▶ **TEXTO FORNECIDO**
O Correio Espírita publicou, na edição passada, um conto de Ana Maria Miranda sobre ela e seu pai Hermínio de Miranda. A partir desta edição, publicaremos uma cronologia dos momentos vividos entre ambos, curiosidades possivelmente desconhecidas dos leitores, que conhecerão detalhes da vida do grande pai, esposo, escritor e espírita que foi.
Hermínio C. de Miranda tornou-se espírita em 1956 e escreveu sua primeira obra 1967, com o título Os Procuradores de Deus, um estudo de natureza filosófica acerca do problema da vida e da morte, lançado em março do mesmo ano.
A Redação.
CHRONOS 1: Dezembro de 1956
Vivemos, de fevereiro de 1950 a outubro de 1954, em Nova York. Papai fora escolhido para chefiar o escritório de contabilidade da Companhia Siderúrgica Nacional, o que fez com toda a competência de seus estudos de contabilidade e finanças.

▶ **USANDO AS INFORMAÇÕES**
a - Diga se cada afirmação concorda com o texto sobre Hermínio de Miranda: (i) Hermínio C. de Miranda tornou-se espírita em 1956; (ii) viveram em Nova York até outubro de 1954; (iii) o conto de Ana Maria Miranda vai sair na próxima edição. Responda sim ou não e cite as palavras do texto que decidem.
b - Escreva o trecho do texto sobre Hermínio de Miranda que vai de "Hermínio C. de" até "contabilidade e finanças.", incluindo essas palavras.
c - Transforme em lista o parágrafo do texto sobre Hermínio de Miranda que começa com "Vivemos, de fevereiro de 1950", mantendo os fatos principais.
As linhas que vêm depois não têm nada a ver com isto.

▶ **DADOS FORNECIDOS**
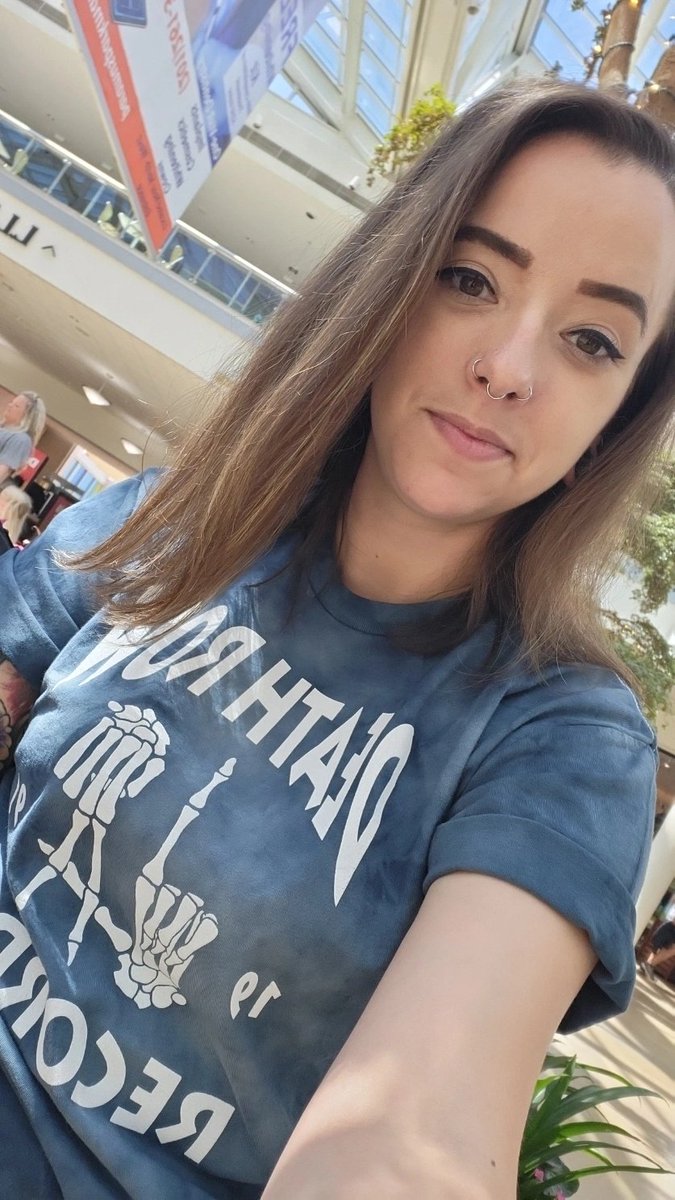 Oh yeah, by the way - I'm still alive! Just been living life or whatever. Love and good vibes to you all. 💜✌🏻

▶ **RESPOSTAS**
a -
(i) Sim: "Hermínio C. de Miranda tornou-se espírita em 1956"
(ii) Sim: "Vivemos, de fevereiro de 1950 a outubro de 1954, em Nova York"
(iii) Não: "O Correio Espírita publicou, na edição passada, um conto de Ana Maria Miranda"

b -
Hermínio C. de Miranda tornou-se espírita em 1956 e escreveu sua primeira obra 1967, com o título Os Procuradores de Deus, um estudo de natureza filosófica acerca do problema da vida e da morte, lançado em março do mesmo ano.
A Redação.
CHRONOS 1: Dezembro de 1956
Vivemos, de fevereiro de 1950 a outubro de 1954, em Nova York. Papai fora escolhido para chefiar o escritório de contabilidade da Companhia Siderúrgica Nacional, o que fez com toda a competência de seus estudos de contabilidade e finanças.

c -
- Vivemos em Nova York de fevereiro de 1950 a outubro de 1954.
- Papai foi escolhido para chefiar o escritório de contabilidade da Companhia Siderúrgica Nacional.
- Fez esse trabalho com toda a competência de seus estudos de contabilidade e finanças.